Written problem: Set out the lines below as a JSON list of strings, one string per line, skipping blank lines and leaving the pictures out.

[Visual and spatial reasoning items]
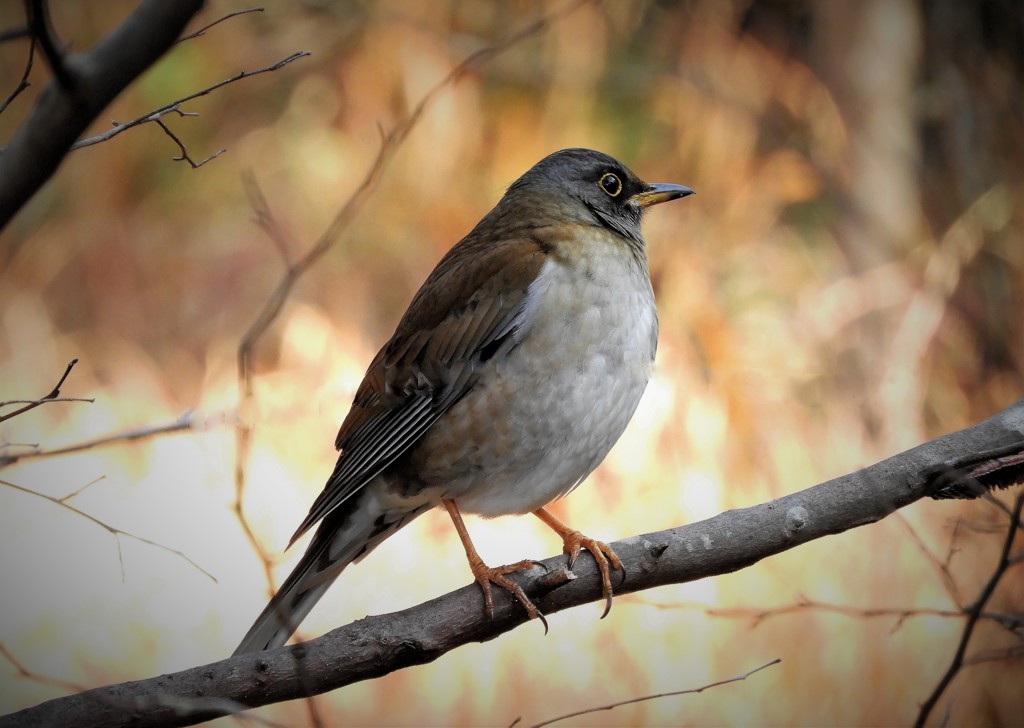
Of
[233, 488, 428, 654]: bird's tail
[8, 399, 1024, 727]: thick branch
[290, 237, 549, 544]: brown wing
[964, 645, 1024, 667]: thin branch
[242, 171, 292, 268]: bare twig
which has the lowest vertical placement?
[964, 645, 1024, 667]: thin branch

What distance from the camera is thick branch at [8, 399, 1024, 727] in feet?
5.11

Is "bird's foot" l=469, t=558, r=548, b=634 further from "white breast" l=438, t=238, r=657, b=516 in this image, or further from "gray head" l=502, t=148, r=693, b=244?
"gray head" l=502, t=148, r=693, b=244

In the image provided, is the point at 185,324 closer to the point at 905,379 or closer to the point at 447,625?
the point at 447,625

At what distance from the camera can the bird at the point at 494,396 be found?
1949 mm

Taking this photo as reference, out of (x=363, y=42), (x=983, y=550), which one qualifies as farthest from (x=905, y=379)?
(x=363, y=42)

Result for this exercise:
[
  "Of",
  "[233, 488, 428, 654]: bird's tail",
  "[8, 399, 1024, 727]: thick branch",
  "[290, 237, 549, 544]: brown wing",
  "[964, 645, 1024, 667]: thin branch",
  "[242, 171, 292, 268]: bare twig",
  "which has the lowest vertical placement?",
  "[964, 645, 1024, 667]: thin branch",
  "What distance from the camera is thick branch at [8, 399, 1024, 727] in feet?",
  "5.11",
  "Is \"bird's foot\" l=469, t=558, r=548, b=634 further from \"white breast\" l=438, t=238, r=657, b=516 in this image, or further from \"gray head\" l=502, t=148, r=693, b=244?",
  "\"gray head\" l=502, t=148, r=693, b=244",
  "In the image provided, is the point at 185,324 closer to the point at 905,379 or closer to the point at 447,625?",
  "the point at 447,625",
  "At what distance from the camera can the bird at the point at 494,396 be found?",
  "1949 mm",
  "Taking this photo as reference, out of (x=363, y=42), (x=983, y=550), which one qualifies as farthest from (x=905, y=379)?",
  "(x=363, y=42)"
]